With the help of Silas, whom I regard as a faithful brother, I have written to you briefly, encouraging you and testifying that this is the true grace of God. Stand fast in it, 1 Peter 5:12.

Trying to stay positive in these conditions can be difficult.  However, after reading a letter from the disciple Peter, I am reminded of the importance to use uplifting words.  Since most communications at a typical work place tends to be when you make a mistake, what would happen if people received a compliment once a week.  While each individual is different, most need to hear “that a boy or way to go” every so often to make sure they feel appreciated.

Do not let any unwholesome talk come out of your mouths, but only what is helpful for building others up according to their needs, that it may benefit those who listen, Ephesians 4:29.

Although I have my moments of negativity, these passages of the Bible bring me back to where I need to be.  Thus, despite how I feel, its vital to guard my mouth to avoid being part of the problem.  In view of this, don’t be afraid to be a voice of reason, building up those around you.  By exercising this principle, you will rejuvenate others who yearn to hear, “that a boy!”

by Jay Mankus


Buffer Zone

Whether you’re at home, school or work, you are bound to experience a clash in personalities.  If this turbulence happens regularly, you may be in need of a buffer.  Whether this is a cushion, defense or shield, buffer zones lessen the impact of two stubborn people.

When he came to Jerusalem, he tried to join the disciples, but they were all afraid of him, not believing that he really was a disciple, Acts 9:26.

However, sometimes a buffer can be a moderator, serving as a voice of reason.  As the Holy Spirit transformed Saul, who became Paul, the disciples were skeptical, thinking this was merely a ploy to infiltrate the first century church.  None of Jesus’ disciples were going to give Paul a second chance until Barnabas intervened.

But Barnabas took him and brought him to the apostles.
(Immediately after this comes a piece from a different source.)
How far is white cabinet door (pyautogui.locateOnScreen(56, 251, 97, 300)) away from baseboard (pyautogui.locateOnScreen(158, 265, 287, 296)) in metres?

He told them how Saul on his journey had seen the Lord and that the Lord had spoken to him, and how in Damascus he had preached fearlessly in the name of Jesus, Acts 9:27.

If it wasn’t for Barnabas’ relentless efforts, one of the greatest apostles all time never would have been discovered.  The buffer zone Barnabas provided insulated Paul from the doubts of Jesus’ disciples.  Despite their differences, Paul proved himself to be a worthy servant of Christ.  In view of this story, don’t let negative feelings prevent you from giving someone a fresh start.  And when necessary, create a buffer zone to guard and protect others from ruining someone’s reputation.

by Jay Mankus

On the Other Side of the Door

Deep inside a broken heart, desperation moves an individual to a closed door.  On the verge of change, an action is required to remove the burden from an unclean woman.  Contemplating what to say, faith leads her to turn the knob, hoping to leave the nightmares of the past behind, outside for good.  With a jar of perfume in hand, she risks embarrassment, passing shocked faces on the way before approaching Jesus.


Inquiring minds begin to gossip in the corners of Lazarus’ house.  Dressed to invoke sinful thoughts, this prostitute opens up a pint of pure nard, kneeling beside Jesus.  Oblivious to judgmental hearts and wandering eyes, this woman came to do what she felt compelled to do, wash Jesus’ feet.  Using her long hair as a towel, she humbles herself before the son of God, adding fuel to an already tarnished reputation, giving religious leaders enough justification to put their plans for crucifixion into motion.

This encounter in John 12:1-11 is like a scene from a play, lived out every day in communities, schools and the workplace throughout the country.  When a person wants to change their identity, God is willing, yet his people often allow prejudices to keep their hearts from forgiving and forgetting, Matthew 6:14-15.  Although freedom exists on the other side of the door, Revelation 3:20, welcoming arms may not be receptive to your conversion.  May the Barnabas’ of this generation serve as a voice of reason, greeting anyone who turns the knob to get to the other side of the door, Acts 9:26-28.